Given exercise 1: Decide whether each statement agrees with the boiler thread. Answer yes or no and quote the words that settle it. (a) The group head heats up while the boiler stays cold. (b) The machine had never been descaled. (c) One reply says checking the safety valve would do no harm.

Source:
⁂
# Gaggia TS Boiler Issue



## Beemy 40 (Apr 18, 2020)

Hi Guys

I'm hoping somebody can help me with my TS, had it for years and its been pretty reliable however last week the machine pressure went off the gauge and basically blew the excess pressure and frightened me to death. The machine now turns on and the group head heats up and pumps water on demand but the boiler is stone cold.When you turn the machine on the pump does not call for water.

I don't know whether this is a control or boiler element issue or how to check. Any guidance or advice here would be amazing and this could be a calcium issue as I'm in a major hard water area on the south coast. Last descaled a couple of months ago.

I had notice the operating pressure had been rising on the gauge over the last few weeks

really appreciate some advice here on things to check as I'm reasonably handy

Chris


----------



## John Yossarian (Feb 2, 2016)

It sounds as the pressurestat is gone. Checking the safety valve would not do any harm too.


----------



## BlackCatCoffee (Apr 11, 2017)

Pressurestat is buggered.


----------



## Beemy 40 (Apr 18, 2020)
⁂
Task material:
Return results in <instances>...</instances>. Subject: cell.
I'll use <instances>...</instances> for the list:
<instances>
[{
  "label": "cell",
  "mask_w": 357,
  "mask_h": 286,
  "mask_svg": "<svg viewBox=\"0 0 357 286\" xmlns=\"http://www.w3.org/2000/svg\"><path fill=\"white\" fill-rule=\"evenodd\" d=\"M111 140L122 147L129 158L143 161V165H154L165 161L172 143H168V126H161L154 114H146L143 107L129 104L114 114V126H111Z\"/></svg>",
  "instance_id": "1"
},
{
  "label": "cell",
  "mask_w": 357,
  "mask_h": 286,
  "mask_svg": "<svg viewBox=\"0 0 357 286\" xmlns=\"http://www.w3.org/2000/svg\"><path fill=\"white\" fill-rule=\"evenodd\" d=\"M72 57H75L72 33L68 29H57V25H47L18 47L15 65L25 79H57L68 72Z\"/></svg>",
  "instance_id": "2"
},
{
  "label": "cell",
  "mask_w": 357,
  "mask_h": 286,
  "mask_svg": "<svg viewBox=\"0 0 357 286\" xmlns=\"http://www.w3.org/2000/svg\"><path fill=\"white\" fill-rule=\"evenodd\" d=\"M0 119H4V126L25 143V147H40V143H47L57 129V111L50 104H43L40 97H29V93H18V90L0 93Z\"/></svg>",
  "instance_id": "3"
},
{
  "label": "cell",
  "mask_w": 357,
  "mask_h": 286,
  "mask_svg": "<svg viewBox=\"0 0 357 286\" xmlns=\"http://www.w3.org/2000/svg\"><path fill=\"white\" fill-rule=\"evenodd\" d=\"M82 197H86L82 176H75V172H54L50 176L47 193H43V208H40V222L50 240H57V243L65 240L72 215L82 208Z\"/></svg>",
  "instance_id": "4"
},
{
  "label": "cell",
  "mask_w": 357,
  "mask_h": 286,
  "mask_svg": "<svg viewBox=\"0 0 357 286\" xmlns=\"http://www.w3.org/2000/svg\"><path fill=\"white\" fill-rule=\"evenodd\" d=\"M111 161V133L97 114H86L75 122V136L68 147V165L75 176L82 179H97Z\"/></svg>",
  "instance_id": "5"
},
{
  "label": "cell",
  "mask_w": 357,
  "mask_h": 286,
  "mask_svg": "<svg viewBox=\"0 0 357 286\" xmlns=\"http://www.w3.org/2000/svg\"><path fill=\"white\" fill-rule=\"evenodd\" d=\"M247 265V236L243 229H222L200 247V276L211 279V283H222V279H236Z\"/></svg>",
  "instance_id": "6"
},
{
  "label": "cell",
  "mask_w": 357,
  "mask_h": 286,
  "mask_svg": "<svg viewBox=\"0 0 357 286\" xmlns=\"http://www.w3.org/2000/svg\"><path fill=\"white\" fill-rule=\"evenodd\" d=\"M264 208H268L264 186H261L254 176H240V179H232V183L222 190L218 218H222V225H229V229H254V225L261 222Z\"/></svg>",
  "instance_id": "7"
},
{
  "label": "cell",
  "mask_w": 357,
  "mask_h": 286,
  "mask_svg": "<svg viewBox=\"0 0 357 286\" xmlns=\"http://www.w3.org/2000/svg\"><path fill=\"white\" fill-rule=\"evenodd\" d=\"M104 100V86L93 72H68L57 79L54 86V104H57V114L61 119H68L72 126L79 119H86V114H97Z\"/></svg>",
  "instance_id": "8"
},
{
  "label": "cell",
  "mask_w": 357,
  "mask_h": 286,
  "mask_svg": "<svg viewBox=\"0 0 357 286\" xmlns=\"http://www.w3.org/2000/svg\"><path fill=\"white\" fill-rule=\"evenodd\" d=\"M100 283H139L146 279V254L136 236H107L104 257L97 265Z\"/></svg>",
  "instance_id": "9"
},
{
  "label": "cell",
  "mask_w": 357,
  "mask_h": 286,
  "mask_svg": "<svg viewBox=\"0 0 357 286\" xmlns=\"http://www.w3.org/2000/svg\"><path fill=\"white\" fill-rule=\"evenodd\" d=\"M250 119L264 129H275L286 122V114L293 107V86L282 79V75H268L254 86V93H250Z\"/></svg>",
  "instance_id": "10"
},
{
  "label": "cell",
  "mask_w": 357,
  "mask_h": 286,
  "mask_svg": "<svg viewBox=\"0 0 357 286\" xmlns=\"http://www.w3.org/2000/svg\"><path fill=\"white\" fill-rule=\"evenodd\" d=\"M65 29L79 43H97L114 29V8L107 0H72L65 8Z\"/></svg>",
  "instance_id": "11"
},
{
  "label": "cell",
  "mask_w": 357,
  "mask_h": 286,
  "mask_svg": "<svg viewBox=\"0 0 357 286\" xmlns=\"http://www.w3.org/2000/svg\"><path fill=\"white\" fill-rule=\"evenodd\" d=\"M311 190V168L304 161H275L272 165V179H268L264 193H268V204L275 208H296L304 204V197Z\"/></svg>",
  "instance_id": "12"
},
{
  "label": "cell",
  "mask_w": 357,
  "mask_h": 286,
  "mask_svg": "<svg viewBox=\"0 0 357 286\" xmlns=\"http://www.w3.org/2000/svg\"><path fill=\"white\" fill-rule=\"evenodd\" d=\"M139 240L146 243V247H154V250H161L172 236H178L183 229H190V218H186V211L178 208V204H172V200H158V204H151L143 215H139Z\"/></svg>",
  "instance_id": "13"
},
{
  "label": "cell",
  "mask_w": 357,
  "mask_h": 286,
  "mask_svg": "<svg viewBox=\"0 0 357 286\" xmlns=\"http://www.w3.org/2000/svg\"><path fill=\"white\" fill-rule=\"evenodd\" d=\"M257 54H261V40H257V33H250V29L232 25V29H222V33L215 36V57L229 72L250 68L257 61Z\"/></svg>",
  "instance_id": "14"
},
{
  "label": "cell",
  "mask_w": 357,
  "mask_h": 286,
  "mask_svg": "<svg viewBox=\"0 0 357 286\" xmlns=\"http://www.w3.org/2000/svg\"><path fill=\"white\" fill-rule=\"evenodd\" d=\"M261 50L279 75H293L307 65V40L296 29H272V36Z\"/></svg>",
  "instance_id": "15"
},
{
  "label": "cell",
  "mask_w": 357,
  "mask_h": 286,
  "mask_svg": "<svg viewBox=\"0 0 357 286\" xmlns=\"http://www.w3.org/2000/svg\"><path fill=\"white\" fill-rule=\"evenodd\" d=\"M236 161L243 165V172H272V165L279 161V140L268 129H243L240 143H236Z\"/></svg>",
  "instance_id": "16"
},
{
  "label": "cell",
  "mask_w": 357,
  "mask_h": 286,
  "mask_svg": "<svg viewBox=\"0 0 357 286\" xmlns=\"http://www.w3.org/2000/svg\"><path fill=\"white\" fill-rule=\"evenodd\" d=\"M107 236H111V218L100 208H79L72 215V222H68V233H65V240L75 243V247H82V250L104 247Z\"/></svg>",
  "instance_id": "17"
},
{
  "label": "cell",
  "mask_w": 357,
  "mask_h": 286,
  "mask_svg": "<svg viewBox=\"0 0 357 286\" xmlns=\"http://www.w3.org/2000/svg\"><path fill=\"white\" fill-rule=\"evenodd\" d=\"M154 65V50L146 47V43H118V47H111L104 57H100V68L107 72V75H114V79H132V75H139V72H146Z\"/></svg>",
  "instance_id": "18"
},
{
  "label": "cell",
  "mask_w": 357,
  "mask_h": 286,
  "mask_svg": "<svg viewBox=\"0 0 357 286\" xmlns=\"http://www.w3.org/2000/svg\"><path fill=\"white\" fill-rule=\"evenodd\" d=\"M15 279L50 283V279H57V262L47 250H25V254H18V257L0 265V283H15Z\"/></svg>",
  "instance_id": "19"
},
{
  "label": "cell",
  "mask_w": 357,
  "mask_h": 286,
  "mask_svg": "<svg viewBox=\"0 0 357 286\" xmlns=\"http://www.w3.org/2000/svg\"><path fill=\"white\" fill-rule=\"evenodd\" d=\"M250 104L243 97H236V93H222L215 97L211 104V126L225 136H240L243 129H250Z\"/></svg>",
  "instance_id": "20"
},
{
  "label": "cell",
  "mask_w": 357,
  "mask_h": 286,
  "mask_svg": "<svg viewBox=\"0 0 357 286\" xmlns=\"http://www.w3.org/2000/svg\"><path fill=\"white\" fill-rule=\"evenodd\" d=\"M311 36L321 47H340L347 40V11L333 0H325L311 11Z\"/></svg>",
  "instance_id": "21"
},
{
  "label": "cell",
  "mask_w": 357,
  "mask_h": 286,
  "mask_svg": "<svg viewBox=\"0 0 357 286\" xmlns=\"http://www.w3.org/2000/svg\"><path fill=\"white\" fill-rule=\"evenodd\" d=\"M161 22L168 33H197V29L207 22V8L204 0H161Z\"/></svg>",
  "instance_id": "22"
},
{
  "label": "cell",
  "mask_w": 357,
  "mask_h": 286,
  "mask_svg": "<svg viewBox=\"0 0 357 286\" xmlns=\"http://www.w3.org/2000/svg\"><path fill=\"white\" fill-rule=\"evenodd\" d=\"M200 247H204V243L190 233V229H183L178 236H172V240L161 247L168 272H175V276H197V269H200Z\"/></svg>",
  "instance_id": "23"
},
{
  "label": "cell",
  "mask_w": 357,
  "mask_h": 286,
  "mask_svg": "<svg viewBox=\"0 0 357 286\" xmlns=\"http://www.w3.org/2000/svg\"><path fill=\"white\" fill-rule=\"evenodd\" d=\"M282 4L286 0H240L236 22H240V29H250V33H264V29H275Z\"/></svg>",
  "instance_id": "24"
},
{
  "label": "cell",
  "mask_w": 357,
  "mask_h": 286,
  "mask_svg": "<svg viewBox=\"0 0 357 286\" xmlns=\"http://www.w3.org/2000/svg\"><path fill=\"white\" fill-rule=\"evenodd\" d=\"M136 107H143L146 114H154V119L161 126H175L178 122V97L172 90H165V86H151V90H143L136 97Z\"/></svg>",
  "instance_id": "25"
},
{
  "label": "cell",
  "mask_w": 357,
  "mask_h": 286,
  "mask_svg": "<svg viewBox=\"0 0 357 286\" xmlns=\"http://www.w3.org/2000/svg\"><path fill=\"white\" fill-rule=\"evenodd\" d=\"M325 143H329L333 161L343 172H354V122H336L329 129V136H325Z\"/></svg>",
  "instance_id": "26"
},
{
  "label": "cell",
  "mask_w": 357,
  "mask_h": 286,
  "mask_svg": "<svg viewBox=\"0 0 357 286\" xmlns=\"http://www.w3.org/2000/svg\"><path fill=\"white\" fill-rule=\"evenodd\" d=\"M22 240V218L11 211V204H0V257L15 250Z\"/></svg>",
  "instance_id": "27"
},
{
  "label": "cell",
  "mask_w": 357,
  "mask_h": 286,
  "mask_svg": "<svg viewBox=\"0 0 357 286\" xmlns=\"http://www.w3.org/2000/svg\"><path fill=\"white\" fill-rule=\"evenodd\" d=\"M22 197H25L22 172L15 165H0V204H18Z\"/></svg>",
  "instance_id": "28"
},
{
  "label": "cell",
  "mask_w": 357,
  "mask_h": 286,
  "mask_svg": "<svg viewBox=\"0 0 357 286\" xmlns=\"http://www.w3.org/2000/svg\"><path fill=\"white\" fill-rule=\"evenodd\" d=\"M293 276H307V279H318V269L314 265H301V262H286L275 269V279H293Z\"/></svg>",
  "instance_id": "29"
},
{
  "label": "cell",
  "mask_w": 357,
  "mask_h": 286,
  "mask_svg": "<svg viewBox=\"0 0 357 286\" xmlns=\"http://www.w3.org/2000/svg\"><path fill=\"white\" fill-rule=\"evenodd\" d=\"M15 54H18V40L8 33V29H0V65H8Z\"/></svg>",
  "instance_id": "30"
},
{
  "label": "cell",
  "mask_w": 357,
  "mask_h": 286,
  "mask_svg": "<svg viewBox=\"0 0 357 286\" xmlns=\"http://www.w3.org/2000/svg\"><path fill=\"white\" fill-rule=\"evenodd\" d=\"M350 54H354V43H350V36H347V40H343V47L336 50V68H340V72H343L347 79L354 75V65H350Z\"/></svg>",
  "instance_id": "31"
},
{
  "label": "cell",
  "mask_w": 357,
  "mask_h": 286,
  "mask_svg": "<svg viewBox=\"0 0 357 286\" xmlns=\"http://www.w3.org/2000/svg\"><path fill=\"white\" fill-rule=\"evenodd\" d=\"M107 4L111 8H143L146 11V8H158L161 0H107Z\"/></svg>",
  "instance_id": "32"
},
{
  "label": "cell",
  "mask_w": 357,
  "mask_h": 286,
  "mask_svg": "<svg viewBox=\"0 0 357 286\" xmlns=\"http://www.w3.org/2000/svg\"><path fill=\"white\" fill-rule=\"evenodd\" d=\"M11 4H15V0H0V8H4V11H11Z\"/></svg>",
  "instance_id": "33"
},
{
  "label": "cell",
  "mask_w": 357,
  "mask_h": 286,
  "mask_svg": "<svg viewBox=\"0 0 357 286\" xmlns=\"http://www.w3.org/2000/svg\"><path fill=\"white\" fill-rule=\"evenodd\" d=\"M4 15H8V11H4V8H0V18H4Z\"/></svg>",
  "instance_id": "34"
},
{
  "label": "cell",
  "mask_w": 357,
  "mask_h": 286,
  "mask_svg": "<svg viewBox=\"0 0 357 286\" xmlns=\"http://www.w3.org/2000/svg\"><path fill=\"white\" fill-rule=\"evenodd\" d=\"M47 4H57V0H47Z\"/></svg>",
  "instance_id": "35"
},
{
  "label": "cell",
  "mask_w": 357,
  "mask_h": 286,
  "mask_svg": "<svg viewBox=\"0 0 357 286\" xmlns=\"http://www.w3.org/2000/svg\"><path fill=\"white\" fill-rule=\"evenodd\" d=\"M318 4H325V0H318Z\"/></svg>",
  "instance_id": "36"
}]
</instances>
⁂
Given exercise 2: Rewrite the listing from its first line through the line with "119H4V126L25 143V147H40V143H47L57 129V111L50", swapping "instance_id" for "object_id" and leaving everything else unchanged. Give only those lines.

Output 1:
(a) Yes: "the group head heats up and pumps water on demand but the boiler is stone cold"
(b) No: "Last descaled a couple of months ago."
(c) Yes: "Checking the safety valve would not do any harm too."

Output 2:
Return results in <instances>...</instances>. Subject: cell.
I'll use <instances>...</instances> for the list:
<instances>
[{
  "label": "cell",
  "mask_w": 357,
  "mask_h": 286,
  "mask_svg": "<svg viewBox=\"0 0 357 286\" xmlns=\"http://www.w3.org/2000/svg\"><path fill=\"white\" fill-rule=\"evenodd\" d=\"M111 140L122 147L129 158L143 161V165H154L165 161L172 143H168V126H161L154 114H146L143 107L129 104L114 114V126H111Z\"/></svg>",
  "object_id": "1"
},
{
  "label": "cell",
  "mask_w": 357,
  "mask_h": 286,
  "mask_svg": "<svg viewBox=\"0 0 357 286\" xmlns=\"http://www.w3.org/2000/svg\"><path fill=\"white\" fill-rule=\"evenodd\" d=\"M72 57H75L72 33L68 29H57V25H47L18 47L15 65L25 79H57L68 72Z\"/></svg>",
  "object_id": "2"
},
{
  "label": "cell",
  "mask_w": 357,
  "mask_h": 286,
  "mask_svg": "<svg viewBox=\"0 0 357 286\" xmlns=\"http://www.w3.org/2000/svg\"><path fill=\"white\" fill-rule=\"evenodd\" d=\"M0 119H4V126L25 143V147H40V143H47L57 129V111L50 104H43L40 97H29V93H18V90L0 93Z\"/></svg>",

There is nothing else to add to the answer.